To moje pierwsze tworzenie. A_gdyby_tak_1 jako spotkanie z chwilą, która tworzy dzień… tworzy myśli.
Sobota.
Wczoraj układałem drewno kominkowe na stos. Zostało tylko kilka taczek, bo dzień wcześniej najpierw ja a potem Maciej (syn) układaliśmy to samo drewno kominkowe gromadzone przed sezonem grzewczym. Jak za każdym razem to praca, która skupia wszystkie myśli na jednym zadaniu. Ważne jest dobre układanie, które będzie później mieć wpływ na szybkie wysychanie i jakość drewna jako opału. Każda szczapa drewna jest dzisiaj wyjątkowo duża i ciężka. A ja niestety chyba tym razem nie przygotowałem się do tej pracy.

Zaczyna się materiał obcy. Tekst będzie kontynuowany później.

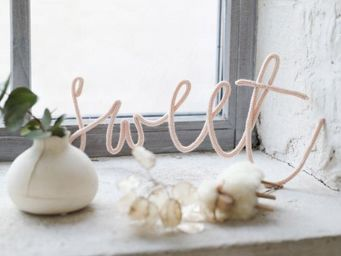 petit picotin - --le mot en laine - Letra Decorativa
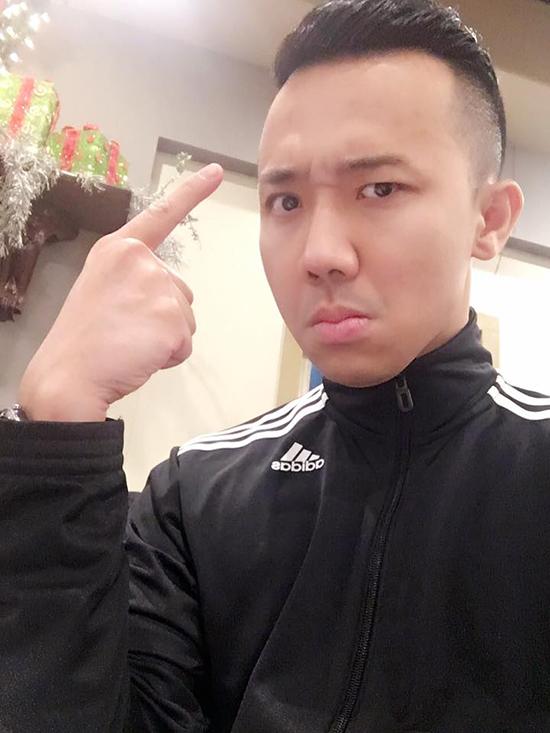 sao-viet-15-12-ngoc-trinh-nam-tay-ban-trai-toc-tien-gay-tong-nhu-que-cui-8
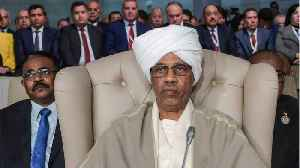 Sudan Defense Minister Resigns As Head Of Transitional Military Council [Video]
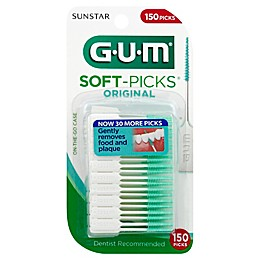 GUM® 150-Count Soft-Picks Oirginal On-The-Go Picks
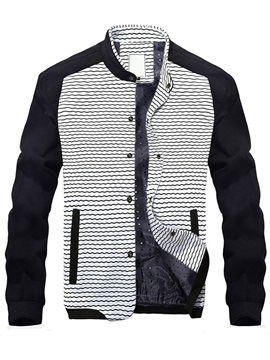 Stand Collar Color Block Men's Casual Single-Breasted Jacket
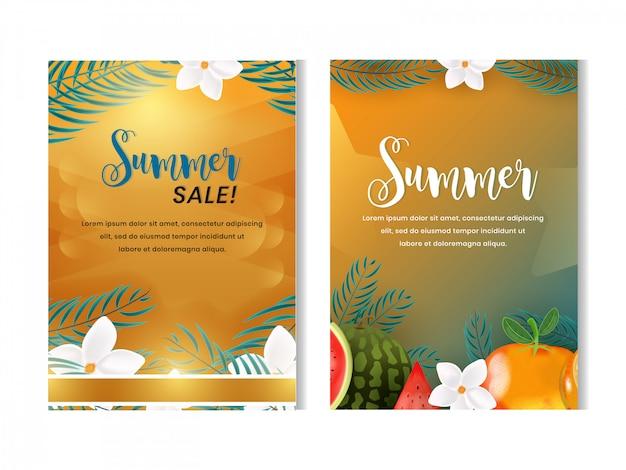 Conjunto de modelo de design de folheto de verão frutas com estilo realista 3d Vetor Premium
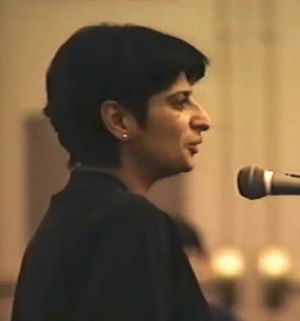 Urvashi Vaid - Urvashi Vaid at the 1993 National Gay and Lesbian Task Force's Creating Change Conference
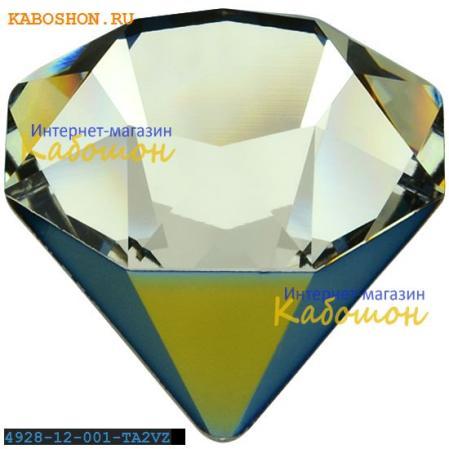Swarovski 4928 Tilted Chaton 12 мм Crystal Tabac 2 VZ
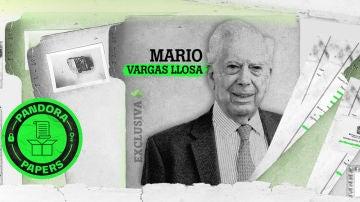 Vargas Llosa aparece en los Pandora Papers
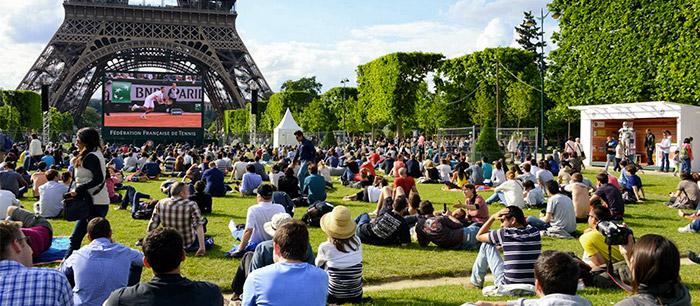 Roland Garros en Ville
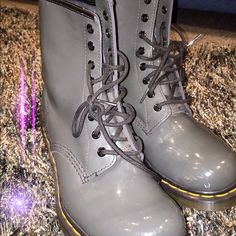 Gray patent leather doc martens Size 10! Only worn a few times. Size was way too big for me to wear frequently! In very decent condition. Dr. Martens Shoes Combat & Moto Boots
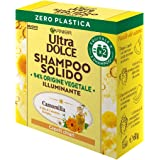 Garnier Shampoo Solido Ultra Dolce Camomilla e Miele per Capelli Luminosi e Brillanti, Confezione 100% Ecologica senza Plasti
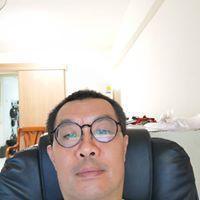 Sooseng Tan
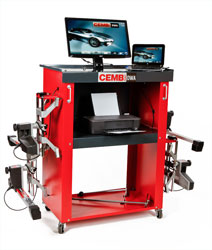 CEMB DWA1000XL Wireless Alignment System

Ubrałem odzież roboczą, ale chyba zbyt mocno zaufałem słońcu, które ogrzewało mnie podczas pracy, ale lekki wiatr dawał się również we znaki.
Energicznie zrobiłem co trzeba. Drewno ułożone, ogród uprzątnięty. A ja nabawiłem się bólu pleców.
Kurcze… niestety ból narastał, aby już wieczorem doprowadzić do unieruchomienia.
A gdyby tak. Przygotować się do pracy, ubrać się odpowiednio do warunków i spokojnie zrobić co trzeba.
Zawsze planować działanie czy wystarczy od razu działać? W tej sytuacji czy mógłbym uchronić się od dzisiejszych dolegliwości.